Thoma Bravo this week infused the stale exit market with fresh air, earning a 4x return on its investment in Datatel, a higher education software service provider.
After a four-year ownership, the buyout shop sold Datatel to Hellman & Friedman and JMI Equity. Terms weren’t disclosed, but a source familiar with the situation said the deal was valued at $570 million, earning Thoma Bravo a 4x return on one of the largest investments from the firm’s seventh fund. Under Thoma Bravo’s ownership, Datatel doubled its earnings and used its cash flow to pay down debt organically. Meanwhile, Thoma Bravo took a $124 million dividend recap in 2006.
In addition to plumping up Thoma Bravo’s returns, the sale represented a win for co-investors Trident Capital, HarbourVest Partners and JP Morgan Asset Management.
I spoke with Orlando Bravo, managing partner of Thoma Bravo, about selling in an exit draught, criticism of sponsor-to-sponsor deals and the importance of “high quality revenue.”
peHUB: How were you able to exit now, when so many firms want liquidity but aren’t able to find willing buyers?
Bravo: You can always hold a company longer. We believed, given the consistency and predictability of the company’s revenue, that it will continue to grow. Hellman & Friedman approached us and offered us a fair price for the company. We did not do an auction; we knew what the business was worth. We’ve done 40 of these deals over the past ten years, so we knew what it was worth.
peHUB: What makes Datatel such an attractive company?
The products that Datatel provides to colleges and universities are mission critical. So they have the education vertical-colleges aren’t going out of business even if they are under budgetary pressure. Further, the business model has high quality revenue, it is very predictable. The company has loyalty as the independent market leader after being around for 30 years or so.
peHUB: What operational improvements did Thoma Bravo apply to the company that contributed to its success?
Bravo: In the software sector, we have a complete program to continuously improve both revenue growth and margins of software companies. There’s no single silver bullet, but we worked on improvement of professional services support, and margins, and productivity gains. We married the right management team with our main operating partners.
peHUB: There’s been a lot of criticism of sponsor-to-sponsor deals lately. What levers are left for Hellman & Friedman to pull to get an equally as impressive return on the company?
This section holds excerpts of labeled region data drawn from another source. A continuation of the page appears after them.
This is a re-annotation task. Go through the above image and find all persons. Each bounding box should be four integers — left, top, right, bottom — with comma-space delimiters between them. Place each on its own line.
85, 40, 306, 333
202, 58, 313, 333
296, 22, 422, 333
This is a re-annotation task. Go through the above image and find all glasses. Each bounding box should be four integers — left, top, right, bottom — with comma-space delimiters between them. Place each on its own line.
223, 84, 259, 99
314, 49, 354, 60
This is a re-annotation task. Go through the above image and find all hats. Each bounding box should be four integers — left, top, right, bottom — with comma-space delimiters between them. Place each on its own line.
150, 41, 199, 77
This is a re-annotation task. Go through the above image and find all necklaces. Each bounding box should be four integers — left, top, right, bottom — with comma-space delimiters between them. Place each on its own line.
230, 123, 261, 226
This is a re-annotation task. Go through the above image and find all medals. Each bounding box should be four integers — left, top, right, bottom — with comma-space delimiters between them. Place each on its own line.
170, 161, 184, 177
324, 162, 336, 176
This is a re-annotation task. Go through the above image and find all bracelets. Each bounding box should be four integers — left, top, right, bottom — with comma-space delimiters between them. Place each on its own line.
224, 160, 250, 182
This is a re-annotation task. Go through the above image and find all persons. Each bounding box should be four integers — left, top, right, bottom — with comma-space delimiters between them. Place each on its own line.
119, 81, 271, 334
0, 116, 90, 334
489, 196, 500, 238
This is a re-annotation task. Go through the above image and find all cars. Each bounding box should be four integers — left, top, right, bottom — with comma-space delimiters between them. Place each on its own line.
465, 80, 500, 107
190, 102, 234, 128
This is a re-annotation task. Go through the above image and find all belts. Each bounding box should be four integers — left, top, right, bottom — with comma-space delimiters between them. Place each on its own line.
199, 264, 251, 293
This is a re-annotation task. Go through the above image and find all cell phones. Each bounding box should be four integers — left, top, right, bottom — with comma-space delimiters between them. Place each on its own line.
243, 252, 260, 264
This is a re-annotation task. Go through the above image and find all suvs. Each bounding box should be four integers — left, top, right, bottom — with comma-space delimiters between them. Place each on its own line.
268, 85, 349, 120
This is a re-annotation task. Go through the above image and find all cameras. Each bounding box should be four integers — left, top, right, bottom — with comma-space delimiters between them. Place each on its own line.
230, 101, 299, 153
Bravo: Well, I can’t comment on H&F’s plans for the company but I have an issue with (sponsor-to-sponsor deals) being seen as such a negative, because the buyout community is no longer a tiny niche industry. Private equity is still a growth business and small percentage of overall allocations, but I liken it more to asset managers buying and selling securities to each other. There are some businesses out there that are great for this type of trade and Datatel is one of them. Datatel is the kind of property that we’d like to hold forever. I think earnings and growth will continue for a very long time with the company. But we’re in the business of providing liquidity to LPs, so that’s not something we can do. There are some businesses that don’t have the growth and quality revenue of Datatel that wouldn’t be as good of candidates for this type of thing.
Why did you bring in co-investors on this deal?
We brought in JPM and HarbourVest, which we have a very close relationship with. We have a very active co-invest program with LPs. The equity check came from Thoma Cressey Bravo VII, which was a much smaller fund, and underwriting it all would have been too big of an exposure. Trident capital also joined and they were with us from the beginning to end.
Do you still do co-invest deals?
Yes, we recently bought Flexera Software from Macrovision. The co-investors that joined us were JP Morgan and HarbourVest.
That deal was from your newest fund (Fund IX,), right?
Yes, we feel we’re a big outlier, as we have done three meaningful deals at a very good time in the cycle. One was Flexera, the second was Manatron, the largest property tax software provider. That is a buy and build program. The third was a take-private of Entrust.
With $822.5 million in the bank (from Fund IX), do you expect to continue the same deal pace?
I would say yes, we’ll continue to be very active.